| I am leading a similar initiative and I have also used Databricks for the preprocessing. Most interesting is what happens between the preprocessing and the model training - the hand-off to the cluster workers. I guess the efficient option is to partition the data, set up shards in-advance and ideally cache or even copy the data to local workers during init. This, of course, breaks some of the promise of being able to scale training flexibly, for instance to experiment with the scaling of compute and data. A different way to go about it is to use a streaming/iterable dataset/loader implementation with its own sharding logic that reads from a central store of parquets with some reasonable row-group size.
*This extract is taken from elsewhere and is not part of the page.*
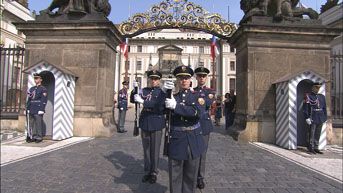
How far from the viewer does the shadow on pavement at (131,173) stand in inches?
178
This gives full flexibility in terms of node/gpu/worker/batch_size for experimentation - e.g. literally as parameters in PyTorch. Of course, one has to also implement caching of remote data since the data is kept centrally. In my opinion, there is no satisfying/flexible solution for this, especially when one also wants to experiment with complex transformations or augmentations in the dataset/loader and remain portable across cloud offerings. So, this has to be implemented from scratch (not too difficult but still a lot of code). The coming datapipes also probably make this trivial. Would love to hear more experiences in how you set this up! Edit:
I guess for NLP this is a good implementation and what Mosaic uses
https://huggingface.co/docs/datasets/stream |